1 個人根保証契約は、極度額を定めなければその効力を生じません。ただし、この規定は令和2年4月1日以降に締結された保証契約に限られますので、本肢の契約は有効であり、正しいです。
2 保証人が法人である場合には、個人根保証契約の規定は適用されないので、誤りです。
3 令和2年4月1日以降に締結された極度額の定めがない個人根保証契約は、その効力を生じないので、正しいです。

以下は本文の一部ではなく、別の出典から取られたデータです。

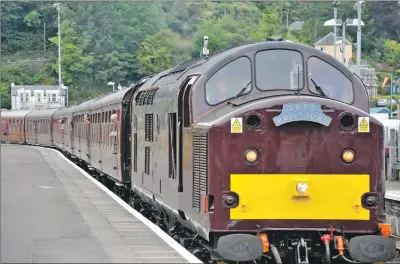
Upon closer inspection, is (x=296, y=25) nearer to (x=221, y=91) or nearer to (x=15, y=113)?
(x=15, y=113)

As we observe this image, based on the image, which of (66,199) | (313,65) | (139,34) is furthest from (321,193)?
(139,34)

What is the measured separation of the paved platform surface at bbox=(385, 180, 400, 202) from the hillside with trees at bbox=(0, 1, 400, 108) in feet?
28.1

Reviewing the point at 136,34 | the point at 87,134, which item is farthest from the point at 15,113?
the point at 87,134

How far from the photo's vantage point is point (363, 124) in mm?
10953

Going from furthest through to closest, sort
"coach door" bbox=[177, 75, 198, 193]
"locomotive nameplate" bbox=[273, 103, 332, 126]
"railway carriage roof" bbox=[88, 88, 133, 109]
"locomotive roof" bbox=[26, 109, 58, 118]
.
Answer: "locomotive roof" bbox=[26, 109, 58, 118]
"railway carriage roof" bbox=[88, 88, 133, 109]
"coach door" bbox=[177, 75, 198, 193]
"locomotive nameplate" bbox=[273, 103, 332, 126]

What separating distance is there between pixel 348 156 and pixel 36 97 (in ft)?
313

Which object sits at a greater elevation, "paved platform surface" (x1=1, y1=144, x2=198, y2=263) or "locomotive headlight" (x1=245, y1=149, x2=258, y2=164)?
"locomotive headlight" (x1=245, y1=149, x2=258, y2=164)

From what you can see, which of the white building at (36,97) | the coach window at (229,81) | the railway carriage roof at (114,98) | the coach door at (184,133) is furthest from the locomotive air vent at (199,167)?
the white building at (36,97)

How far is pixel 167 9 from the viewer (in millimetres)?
44312

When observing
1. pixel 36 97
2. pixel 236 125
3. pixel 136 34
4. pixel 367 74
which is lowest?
pixel 236 125

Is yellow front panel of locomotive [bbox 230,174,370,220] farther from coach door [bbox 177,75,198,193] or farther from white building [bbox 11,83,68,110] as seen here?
white building [bbox 11,83,68,110]

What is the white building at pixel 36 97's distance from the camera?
9136 cm

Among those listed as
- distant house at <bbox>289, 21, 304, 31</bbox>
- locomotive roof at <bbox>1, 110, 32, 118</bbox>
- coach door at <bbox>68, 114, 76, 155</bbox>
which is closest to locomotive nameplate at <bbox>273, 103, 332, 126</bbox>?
coach door at <bbox>68, 114, 76, 155</bbox>

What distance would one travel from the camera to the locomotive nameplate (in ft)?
35.0
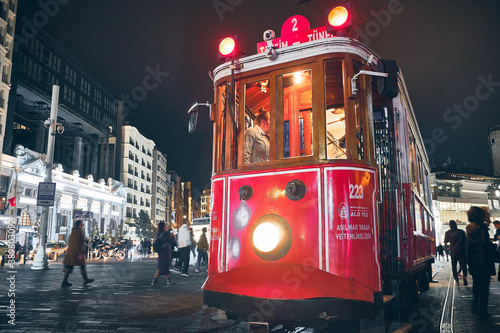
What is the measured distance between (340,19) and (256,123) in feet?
6.02

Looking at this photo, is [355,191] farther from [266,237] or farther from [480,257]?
[480,257]

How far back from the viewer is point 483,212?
21.2 ft

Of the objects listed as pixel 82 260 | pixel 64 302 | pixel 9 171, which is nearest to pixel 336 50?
pixel 64 302

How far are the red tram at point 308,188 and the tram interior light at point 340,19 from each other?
14cm

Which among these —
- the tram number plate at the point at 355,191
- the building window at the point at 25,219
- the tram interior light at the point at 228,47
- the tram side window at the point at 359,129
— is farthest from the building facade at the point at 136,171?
the tram number plate at the point at 355,191

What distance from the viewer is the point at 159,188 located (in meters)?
85.9

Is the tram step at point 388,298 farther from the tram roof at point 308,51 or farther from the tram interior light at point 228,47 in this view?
the tram interior light at point 228,47

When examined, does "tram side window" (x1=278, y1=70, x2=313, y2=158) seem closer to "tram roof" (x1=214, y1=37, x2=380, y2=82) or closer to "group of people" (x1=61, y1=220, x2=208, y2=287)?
"tram roof" (x1=214, y1=37, x2=380, y2=82)

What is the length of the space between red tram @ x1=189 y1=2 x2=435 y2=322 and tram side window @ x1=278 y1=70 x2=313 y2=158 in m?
0.02

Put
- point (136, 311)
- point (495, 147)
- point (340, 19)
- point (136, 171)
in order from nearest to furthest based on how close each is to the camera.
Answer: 1. point (340, 19)
2. point (136, 311)
3. point (136, 171)
4. point (495, 147)

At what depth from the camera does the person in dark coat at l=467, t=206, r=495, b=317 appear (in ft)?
20.1

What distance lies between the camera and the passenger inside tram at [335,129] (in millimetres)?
4945

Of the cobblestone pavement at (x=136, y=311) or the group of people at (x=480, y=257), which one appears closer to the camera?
the cobblestone pavement at (x=136, y=311)

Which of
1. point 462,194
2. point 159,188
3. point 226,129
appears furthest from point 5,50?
point 462,194
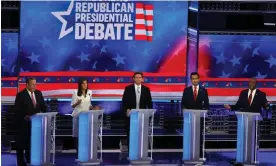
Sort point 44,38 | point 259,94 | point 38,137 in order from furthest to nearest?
point 44,38
point 259,94
point 38,137

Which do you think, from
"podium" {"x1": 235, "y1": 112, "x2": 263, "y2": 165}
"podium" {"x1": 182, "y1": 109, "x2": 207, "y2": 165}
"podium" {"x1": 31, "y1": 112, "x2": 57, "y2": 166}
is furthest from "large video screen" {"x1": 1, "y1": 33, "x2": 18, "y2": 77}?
"podium" {"x1": 235, "y1": 112, "x2": 263, "y2": 165}

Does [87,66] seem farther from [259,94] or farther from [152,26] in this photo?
[259,94]

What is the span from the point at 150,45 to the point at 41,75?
188 centimetres

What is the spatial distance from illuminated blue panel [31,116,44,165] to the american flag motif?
3.09 metres

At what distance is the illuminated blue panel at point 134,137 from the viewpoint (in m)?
8.51

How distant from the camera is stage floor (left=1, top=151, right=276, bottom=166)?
918 centimetres

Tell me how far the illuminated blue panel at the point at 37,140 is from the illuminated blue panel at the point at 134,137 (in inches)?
49.5

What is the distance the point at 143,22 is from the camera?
1048 cm

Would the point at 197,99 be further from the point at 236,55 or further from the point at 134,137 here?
the point at 236,55

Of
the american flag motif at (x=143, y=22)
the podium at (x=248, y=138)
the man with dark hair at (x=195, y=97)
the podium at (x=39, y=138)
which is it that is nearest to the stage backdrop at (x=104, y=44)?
the american flag motif at (x=143, y=22)

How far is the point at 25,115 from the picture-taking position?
8039mm

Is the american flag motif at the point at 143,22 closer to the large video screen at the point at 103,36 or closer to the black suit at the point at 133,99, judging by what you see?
the large video screen at the point at 103,36

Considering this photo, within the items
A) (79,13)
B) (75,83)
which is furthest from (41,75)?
(79,13)

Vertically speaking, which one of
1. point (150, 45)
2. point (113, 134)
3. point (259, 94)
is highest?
point (150, 45)
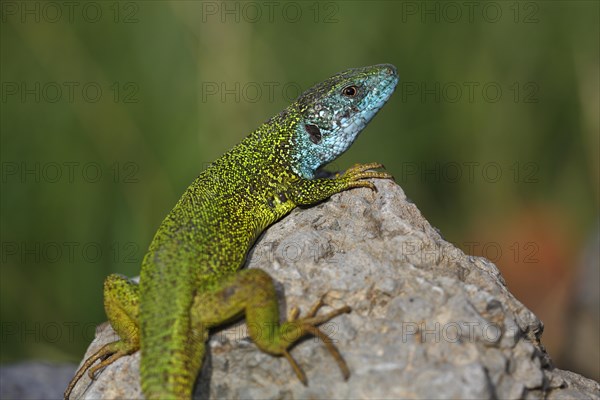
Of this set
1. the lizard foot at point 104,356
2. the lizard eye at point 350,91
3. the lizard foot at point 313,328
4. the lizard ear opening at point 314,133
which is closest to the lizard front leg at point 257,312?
the lizard foot at point 313,328

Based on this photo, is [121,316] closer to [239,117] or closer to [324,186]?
[324,186]

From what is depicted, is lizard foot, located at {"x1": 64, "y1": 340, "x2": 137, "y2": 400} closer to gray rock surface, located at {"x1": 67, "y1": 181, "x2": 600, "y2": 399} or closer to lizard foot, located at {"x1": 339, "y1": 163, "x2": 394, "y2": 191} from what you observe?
gray rock surface, located at {"x1": 67, "y1": 181, "x2": 600, "y2": 399}

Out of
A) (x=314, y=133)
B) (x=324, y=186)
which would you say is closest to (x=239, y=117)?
(x=314, y=133)

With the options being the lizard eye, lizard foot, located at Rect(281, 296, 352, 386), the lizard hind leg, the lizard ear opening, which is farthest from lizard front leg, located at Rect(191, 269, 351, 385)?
the lizard eye

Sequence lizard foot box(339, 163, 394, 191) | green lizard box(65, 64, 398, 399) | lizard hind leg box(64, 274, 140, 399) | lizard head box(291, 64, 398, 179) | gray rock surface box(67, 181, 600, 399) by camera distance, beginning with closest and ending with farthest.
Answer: gray rock surface box(67, 181, 600, 399), green lizard box(65, 64, 398, 399), lizard hind leg box(64, 274, 140, 399), lizard foot box(339, 163, 394, 191), lizard head box(291, 64, 398, 179)

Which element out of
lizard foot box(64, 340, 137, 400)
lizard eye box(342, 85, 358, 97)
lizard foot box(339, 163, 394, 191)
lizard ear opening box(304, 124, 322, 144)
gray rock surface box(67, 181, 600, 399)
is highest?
lizard eye box(342, 85, 358, 97)

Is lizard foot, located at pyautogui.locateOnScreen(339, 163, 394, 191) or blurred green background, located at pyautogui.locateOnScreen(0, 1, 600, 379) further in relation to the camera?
blurred green background, located at pyautogui.locateOnScreen(0, 1, 600, 379)

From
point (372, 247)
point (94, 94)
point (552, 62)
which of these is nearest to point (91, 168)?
point (94, 94)

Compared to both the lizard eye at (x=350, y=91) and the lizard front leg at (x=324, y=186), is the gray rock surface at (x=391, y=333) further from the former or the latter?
the lizard eye at (x=350, y=91)
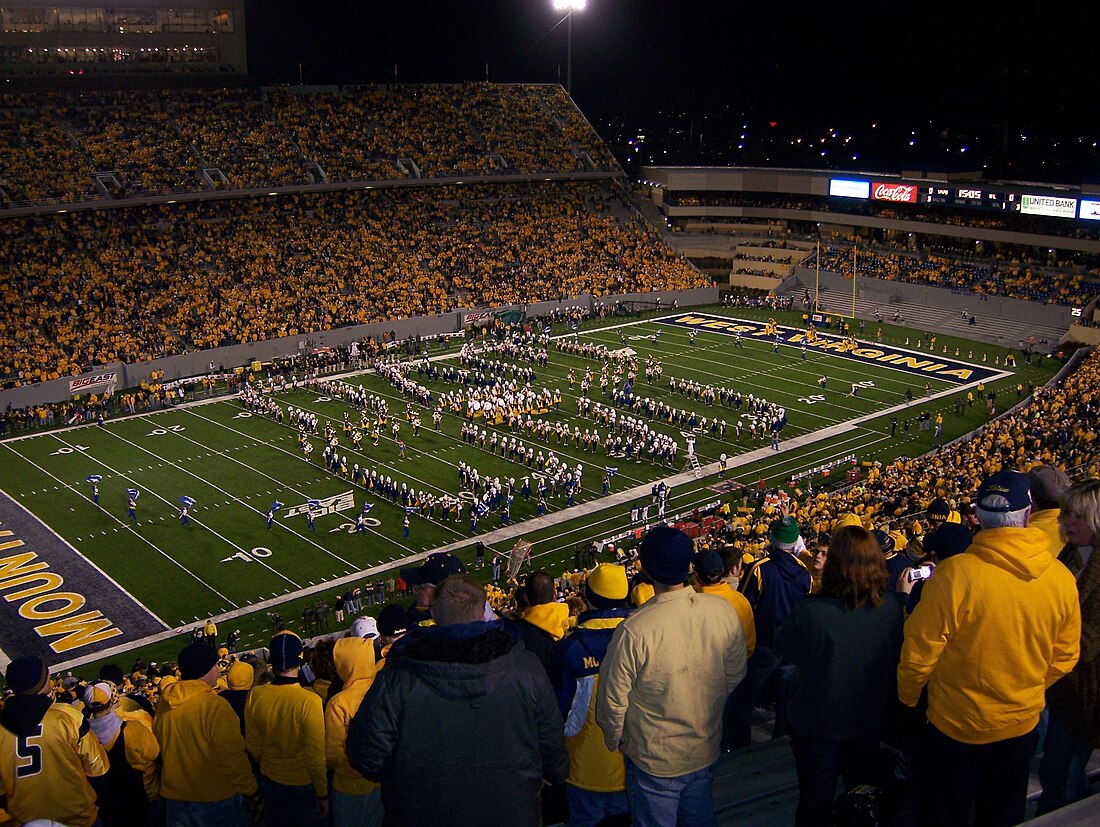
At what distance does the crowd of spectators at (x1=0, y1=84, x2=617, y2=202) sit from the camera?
133 feet

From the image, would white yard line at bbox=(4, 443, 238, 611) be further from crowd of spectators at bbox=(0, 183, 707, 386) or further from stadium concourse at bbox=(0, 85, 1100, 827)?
crowd of spectators at bbox=(0, 183, 707, 386)

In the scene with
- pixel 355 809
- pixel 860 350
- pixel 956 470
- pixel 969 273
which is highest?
pixel 355 809

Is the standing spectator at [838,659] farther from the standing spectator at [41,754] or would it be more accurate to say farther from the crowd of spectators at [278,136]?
the crowd of spectators at [278,136]

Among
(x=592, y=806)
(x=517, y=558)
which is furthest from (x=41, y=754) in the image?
(x=517, y=558)

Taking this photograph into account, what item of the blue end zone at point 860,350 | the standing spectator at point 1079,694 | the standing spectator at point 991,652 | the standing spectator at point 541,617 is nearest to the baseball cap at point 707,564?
the standing spectator at point 541,617

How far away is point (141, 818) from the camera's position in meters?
5.25

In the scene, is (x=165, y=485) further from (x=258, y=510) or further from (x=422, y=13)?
(x=422, y=13)

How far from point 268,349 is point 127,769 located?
31842mm

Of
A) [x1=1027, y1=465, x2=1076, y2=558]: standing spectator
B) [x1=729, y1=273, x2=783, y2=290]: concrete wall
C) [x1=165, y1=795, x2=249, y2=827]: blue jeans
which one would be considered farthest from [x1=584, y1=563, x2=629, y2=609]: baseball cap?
[x1=729, y1=273, x2=783, y2=290]: concrete wall

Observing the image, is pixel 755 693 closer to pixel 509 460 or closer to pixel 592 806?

4 民法では、保証人が主たる債務者の委託を受けて保証をした場合において、保証人の請求があったときは、債権者は、保証人に対し、遅滞なく、主たる債務の元本及び主たる債務に関する利息、違約金、損害賠償その他その債務に従たる全てのものについての不履行の有無並びにこれらの残額及びそのうち弁済期が到来しているものの額に関する情報を提供しなければならないとされているので、正しいです。
2.が答えになります。
≪詳細解説≫
前提として、誤りを選ぶ問題では、明らかな誤りがある設問を見つけられるかが重要です。
1.正
民法465条の2第2項では、「個人根保証契約は、極度額を定めなければ、その効力を生じない。」とあり、誤りのように見えますが、この条文については、民法の大改正のあった令和2年4月1日施行以降の契約が対象です。設問では、「保証契約が令和元年5月1日に締結」とあるため、改正法の対象外になります。試験委員がたまに出題する時事問題の一種ですので、こんな設問があったくらいで良いです。
2.誤
設問中、「法人である」という部分が誤りです。
民法465条の2第1項では、「一定の範囲に属する不特定の債務を主たる債務とする保証契約(以下「根保証契約」という。)であって保証人が法人でないもの(以下「個人根保証契約」という。)の保証人は、主たる債務の元本、主たる債務に関する利息、違約金、損害賠償その他その債務に従たる全てのもの及びその保証債務について約定された違約金又は損害賠償の額について、その全部に係る極度額を限度として、その履行をする責任を負う。」となります。明らかな誤りですので、この設問から答えを導いてください。
3.正
1.の設問との対比です。「保証契約が令和2年5月1日に締結」とあるので、改正民法465条の2第2項が適用されます。
4.正
民法458条の2によると、「保証人が主たる債務者の委託を受けて保証をした場合において、保証人の請求があったときは、債権者は、保証人に対し、遅滞なく、主たる債務の元本及び主たる債務に関する利息、違約金、損害賠償その他その債務に従たる全てのものについての不履行の有無並びにこれらの残額及びそのうち弁済期が到来しているものの額に関する情報を提供しなければならない。」とされます。
Aが所有する甲マンションの301号室をBに賃貸し、CがBの代わりにAに対して賃借人の債務について保証契約を締結した場合に関する記述の中で、民法の規定に基づいて誤っているものを特定する問題です。
正しい
解説:令和2年4月1日以降に締結された個人根保証契約では、極度額を定めなければその効力を生じないとされています。
しかし、令和元年5月1日に締結された場合は、この規定は適用されないため、保証契約は有効です。
誤り
解説:保証人が法人である場合、個人根保証契約の規定は適用されないため、極度額の定めがなくても保証契約は有効です。
正しい
解説:令和2年4月1日以降に締結された個人根保証契約では、極度額を定めなければその効力を生じないとされています。
正しい
解説:民法において、保証人が主たる債務者の委託を受けて保証をした場合、保証人の請求があったとき、債権者は保証人に対して主たる債務に関する情報を遅滞なく提供しなければならないとされています。
この問題では、民法の改正に関する知識が必要です。
特に、令和2年5月1日以降の民法改正における保証契約の規定を理解しているかを確認する問題となっています。
選択肢を確認する際には、改正前と改正後の規定の違いを正確に理解し、それに基づいて各選択肢の正誤を判断する必要があります。